According to the text on reassembling cultural relic fragments, what method does the proposed contour point extraction strategy use to identify gap endpoints?
--- begin PROVIDED TEXT ---
This study proposes an automated virtual reassembly framework for cultural relic fragments based on multi-feature extraction and hierarchical matching. Compared with prior methods that address contour extraction, feature description, retrieval efficiency, and accuracy evaluation in isolation, the proposed framework unifies these four aspects into a coherent pipeline.

The main contributions of this study can be summarized as follows:

(1)

A refined contour point extraction strategy based on a Cylinder Box model is proposed. Unlike conventional methods that rely solely on curvature thresholding or normal vector angle analysis and frequently fail to recover missing contour segments, the proposed strategy explicitly identifies gap endpoints via resultant force analysis and recovers missing contour points by constructing cylindrical bounding boxes along supplementary line segments, yielding accurate and topologically complete contour representations for fragments with complex fracture geometries.

(2)

A multi-feature description framework is constructed by jointly integrating fracture-surface geometric features (FPFH), manifold-based texture features (HKS), and a novel spatial cube-based contour shape descriptor. In contrast to prior work that typically employs a single descriptor type—either local geometric features or global shape signatures—the complementary combination proposed here simultaneously captures local fracture geometry, surface manifold structure, and global contour shape, substantially improving matching discriminability in the presence of surface texture ambiguity and irregular fracture patterns.

(3)
--- end PROVIDED TEXT ---
--- begin STORED RECORDS ---
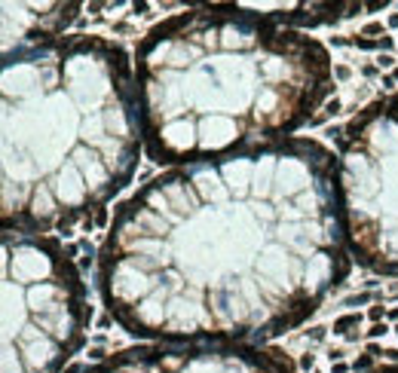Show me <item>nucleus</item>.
Returning <instances> with one entry per match:
<instances>
[{
	"instance_id": "1",
	"label": "nucleus",
	"mask_w": 398,
	"mask_h": 373,
	"mask_svg": "<svg viewBox=\"0 0 398 373\" xmlns=\"http://www.w3.org/2000/svg\"><path fill=\"white\" fill-rule=\"evenodd\" d=\"M349 257L337 159L313 138H282L144 184L117 211L98 278L135 336L251 343L306 321Z\"/></svg>"
},
{
	"instance_id": "2",
	"label": "nucleus",
	"mask_w": 398,
	"mask_h": 373,
	"mask_svg": "<svg viewBox=\"0 0 398 373\" xmlns=\"http://www.w3.org/2000/svg\"><path fill=\"white\" fill-rule=\"evenodd\" d=\"M331 89L328 49L245 3L169 15L135 52L144 144L175 165L282 141Z\"/></svg>"
},
{
	"instance_id": "3",
	"label": "nucleus",
	"mask_w": 398,
	"mask_h": 373,
	"mask_svg": "<svg viewBox=\"0 0 398 373\" xmlns=\"http://www.w3.org/2000/svg\"><path fill=\"white\" fill-rule=\"evenodd\" d=\"M3 202L15 233L74 226L132 181L144 144L135 70L101 37H59L3 58Z\"/></svg>"
},
{
	"instance_id": "4",
	"label": "nucleus",
	"mask_w": 398,
	"mask_h": 373,
	"mask_svg": "<svg viewBox=\"0 0 398 373\" xmlns=\"http://www.w3.org/2000/svg\"><path fill=\"white\" fill-rule=\"evenodd\" d=\"M3 373H59L80 349L89 303L65 248L40 233L3 229Z\"/></svg>"
},
{
	"instance_id": "5",
	"label": "nucleus",
	"mask_w": 398,
	"mask_h": 373,
	"mask_svg": "<svg viewBox=\"0 0 398 373\" xmlns=\"http://www.w3.org/2000/svg\"><path fill=\"white\" fill-rule=\"evenodd\" d=\"M337 193L349 254L398 275V92L368 104L343 132Z\"/></svg>"
},
{
	"instance_id": "6",
	"label": "nucleus",
	"mask_w": 398,
	"mask_h": 373,
	"mask_svg": "<svg viewBox=\"0 0 398 373\" xmlns=\"http://www.w3.org/2000/svg\"><path fill=\"white\" fill-rule=\"evenodd\" d=\"M86 373H294V367L255 343H156L111 355Z\"/></svg>"
},
{
	"instance_id": "7",
	"label": "nucleus",
	"mask_w": 398,
	"mask_h": 373,
	"mask_svg": "<svg viewBox=\"0 0 398 373\" xmlns=\"http://www.w3.org/2000/svg\"><path fill=\"white\" fill-rule=\"evenodd\" d=\"M3 58L22 49L52 43L74 22L77 3H3Z\"/></svg>"
},
{
	"instance_id": "8",
	"label": "nucleus",
	"mask_w": 398,
	"mask_h": 373,
	"mask_svg": "<svg viewBox=\"0 0 398 373\" xmlns=\"http://www.w3.org/2000/svg\"><path fill=\"white\" fill-rule=\"evenodd\" d=\"M365 373H398V364H383V367H374V370H365Z\"/></svg>"
}]
</instances>
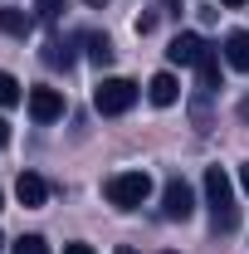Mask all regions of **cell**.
Here are the masks:
<instances>
[{
    "label": "cell",
    "instance_id": "1",
    "mask_svg": "<svg viewBox=\"0 0 249 254\" xmlns=\"http://www.w3.org/2000/svg\"><path fill=\"white\" fill-rule=\"evenodd\" d=\"M205 205H210V225L215 235H230L240 225V205H235V181L225 176V166L205 171Z\"/></svg>",
    "mask_w": 249,
    "mask_h": 254
},
{
    "label": "cell",
    "instance_id": "2",
    "mask_svg": "<svg viewBox=\"0 0 249 254\" xmlns=\"http://www.w3.org/2000/svg\"><path fill=\"white\" fill-rule=\"evenodd\" d=\"M103 195H108L118 210H137V205L152 195V176H147V171H118V176L103 181Z\"/></svg>",
    "mask_w": 249,
    "mask_h": 254
},
{
    "label": "cell",
    "instance_id": "3",
    "mask_svg": "<svg viewBox=\"0 0 249 254\" xmlns=\"http://www.w3.org/2000/svg\"><path fill=\"white\" fill-rule=\"evenodd\" d=\"M132 103H137V83H132V78H103L93 88V108L103 118H123Z\"/></svg>",
    "mask_w": 249,
    "mask_h": 254
},
{
    "label": "cell",
    "instance_id": "4",
    "mask_svg": "<svg viewBox=\"0 0 249 254\" xmlns=\"http://www.w3.org/2000/svg\"><path fill=\"white\" fill-rule=\"evenodd\" d=\"M161 215H166V220H190V215H195V190H190L181 176H171L166 190H161Z\"/></svg>",
    "mask_w": 249,
    "mask_h": 254
},
{
    "label": "cell",
    "instance_id": "5",
    "mask_svg": "<svg viewBox=\"0 0 249 254\" xmlns=\"http://www.w3.org/2000/svg\"><path fill=\"white\" fill-rule=\"evenodd\" d=\"M25 108H30V118L39 127H44V123H59V118H63V93H59V88H30Z\"/></svg>",
    "mask_w": 249,
    "mask_h": 254
},
{
    "label": "cell",
    "instance_id": "6",
    "mask_svg": "<svg viewBox=\"0 0 249 254\" xmlns=\"http://www.w3.org/2000/svg\"><path fill=\"white\" fill-rule=\"evenodd\" d=\"M200 54H205V39H200V34H190V30H181L171 44H166V59L176 64V68H195Z\"/></svg>",
    "mask_w": 249,
    "mask_h": 254
},
{
    "label": "cell",
    "instance_id": "7",
    "mask_svg": "<svg viewBox=\"0 0 249 254\" xmlns=\"http://www.w3.org/2000/svg\"><path fill=\"white\" fill-rule=\"evenodd\" d=\"M15 200H20L25 210H39V205L49 200V186H44V176H34V171H20V181H15Z\"/></svg>",
    "mask_w": 249,
    "mask_h": 254
},
{
    "label": "cell",
    "instance_id": "8",
    "mask_svg": "<svg viewBox=\"0 0 249 254\" xmlns=\"http://www.w3.org/2000/svg\"><path fill=\"white\" fill-rule=\"evenodd\" d=\"M225 64L249 73V30H230L225 34Z\"/></svg>",
    "mask_w": 249,
    "mask_h": 254
},
{
    "label": "cell",
    "instance_id": "9",
    "mask_svg": "<svg viewBox=\"0 0 249 254\" xmlns=\"http://www.w3.org/2000/svg\"><path fill=\"white\" fill-rule=\"evenodd\" d=\"M195 78H200V93H215L220 88V49L205 44V54L195 59Z\"/></svg>",
    "mask_w": 249,
    "mask_h": 254
},
{
    "label": "cell",
    "instance_id": "10",
    "mask_svg": "<svg viewBox=\"0 0 249 254\" xmlns=\"http://www.w3.org/2000/svg\"><path fill=\"white\" fill-rule=\"evenodd\" d=\"M147 98H152L156 108H171V103L181 98V83H176V73H156L152 83H147Z\"/></svg>",
    "mask_w": 249,
    "mask_h": 254
},
{
    "label": "cell",
    "instance_id": "11",
    "mask_svg": "<svg viewBox=\"0 0 249 254\" xmlns=\"http://www.w3.org/2000/svg\"><path fill=\"white\" fill-rule=\"evenodd\" d=\"M30 30H34V15H30V10H0V34L25 39Z\"/></svg>",
    "mask_w": 249,
    "mask_h": 254
},
{
    "label": "cell",
    "instance_id": "12",
    "mask_svg": "<svg viewBox=\"0 0 249 254\" xmlns=\"http://www.w3.org/2000/svg\"><path fill=\"white\" fill-rule=\"evenodd\" d=\"M44 64H49V68H63V73H68V68H73V44L54 34V39L44 44Z\"/></svg>",
    "mask_w": 249,
    "mask_h": 254
},
{
    "label": "cell",
    "instance_id": "13",
    "mask_svg": "<svg viewBox=\"0 0 249 254\" xmlns=\"http://www.w3.org/2000/svg\"><path fill=\"white\" fill-rule=\"evenodd\" d=\"M83 49H88V59H93L98 68H108V64H113V54H118L108 34H83Z\"/></svg>",
    "mask_w": 249,
    "mask_h": 254
},
{
    "label": "cell",
    "instance_id": "14",
    "mask_svg": "<svg viewBox=\"0 0 249 254\" xmlns=\"http://www.w3.org/2000/svg\"><path fill=\"white\" fill-rule=\"evenodd\" d=\"M15 103H25V93H20V83L0 68V108H15Z\"/></svg>",
    "mask_w": 249,
    "mask_h": 254
},
{
    "label": "cell",
    "instance_id": "15",
    "mask_svg": "<svg viewBox=\"0 0 249 254\" xmlns=\"http://www.w3.org/2000/svg\"><path fill=\"white\" fill-rule=\"evenodd\" d=\"M15 254H49V240L44 235H20L15 240Z\"/></svg>",
    "mask_w": 249,
    "mask_h": 254
},
{
    "label": "cell",
    "instance_id": "16",
    "mask_svg": "<svg viewBox=\"0 0 249 254\" xmlns=\"http://www.w3.org/2000/svg\"><path fill=\"white\" fill-rule=\"evenodd\" d=\"M156 30V10H147V15H137V34H152Z\"/></svg>",
    "mask_w": 249,
    "mask_h": 254
},
{
    "label": "cell",
    "instance_id": "17",
    "mask_svg": "<svg viewBox=\"0 0 249 254\" xmlns=\"http://www.w3.org/2000/svg\"><path fill=\"white\" fill-rule=\"evenodd\" d=\"M39 15L44 20H59V0H39Z\"/></svg>",
    "mask_w": 249,
    "mask_h": 254
},
{
    "label": "cell",
    "instance_id": "18",
    "mask_svg": "<svg viewBox=\"0 0 249 254\" xmlns=\"http://www.w3.org/2000/svg\"><path fill=\"white\" fill-rule=\"evenodd\" d=\"M63 254H93L88 245H63Z\"/></svg>",
    "mask_w": 249,
    "mask_h": 254
},
{
    "label": "cell",
    "instance_id": "19",
    "mask_svg": "<svg viewBox=\"0 0 249 254\" xmlns=\"http://www.w3.org/2000/svg\"><path fill=\"white\" fill-rule=\"evenodd\" d=\"M240 186H245V195H249V161L240 166Z\"/></svg>",
    "mask_w": 249,
    "mask_h": 254
},
{
    "label": "cell",
    "instance_id": "20",
    "mask_svg": "<svg viewBox=\"0 0 249 254\" xmlns=\"http://www.w3.org/2000/svg\"><path fill=\"white\" fill-rule=\"evenodd\" d=\"M5 142H10V123L0 118V147H5Z\"/></svg>",
    "mask_w": 249,
    "mask_h": 254
},
{
    "label": "cell",
    "instance_id": "21",
    "mask_svg": "<svg viewBox=\"0 0 249 254\" xmlns=\"http://www.w3.org/2000/svg\"><path fill=\"white\" fill-rule=\"evenodd\" d=\"M220 5H225V10H240V5H245V0H220Z\"/></svg>",
    "mask_w": 249,
    "mask_h": 254
},
{
    "label": "cell",
    "instance_id": "22",
    "mask_svg": "<svg viewBox=\"0 0 249 254\" xmlns=\"http://www.w3.org/2000/svg\"><path fill=\"white\" fill-rule=\"evenodd\" d=\"M113 254H137V250H132V245H118V250H113Z\"/></svg>",
    "mask_w": 249,
    "mask_h": 254
},
{
    "label": "cell",
    "instance_id": "23",
    "mask_svg": "<svg viewBox=\"0 0 249 254\" xmlns=\"http://www.w3.org/2000/svg\"><path fill=\"white\" fill-rule=\"evenodd\" d=\"M88 5H108V0H88Z\"/></svg>",
    "mask_w": 249,
    "mask_h": 254
},
{
    "label": "cell",
    "instance_id": "24",
    "mask_svg": "<svg viewBox=\"0 0 249 254\" xmlns=\"http://www.w3.org/2000/svg\"><path fill=\"white\" fill-rule=\"evenodd\" d=\"M0 210H5V195H0Z\"/></svg>",
    "mask_w": 249,
    "mask_h": 254
},
{
    "label": "cell",
    "instance_id": "25",
    "mask_svg": "<svg viewBox=\"0 0 249 254\" xmlns=\"http://www.w3.org/2000/svg\"><path fill=\"white\" fill-rule=\"evenodd\" d=\"M0 245H5V235H0Z\"/></svg>",
    "mask_w": 249,
    "mask_h": 254
}]
</instances>
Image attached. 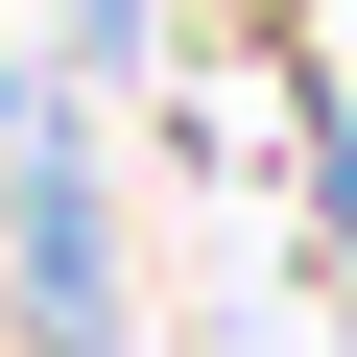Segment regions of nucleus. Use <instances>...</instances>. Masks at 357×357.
<instances>
[]
</instances>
--- end STORED RECORDS ---
*WRITTEN REPLY*
Resultant force analysis.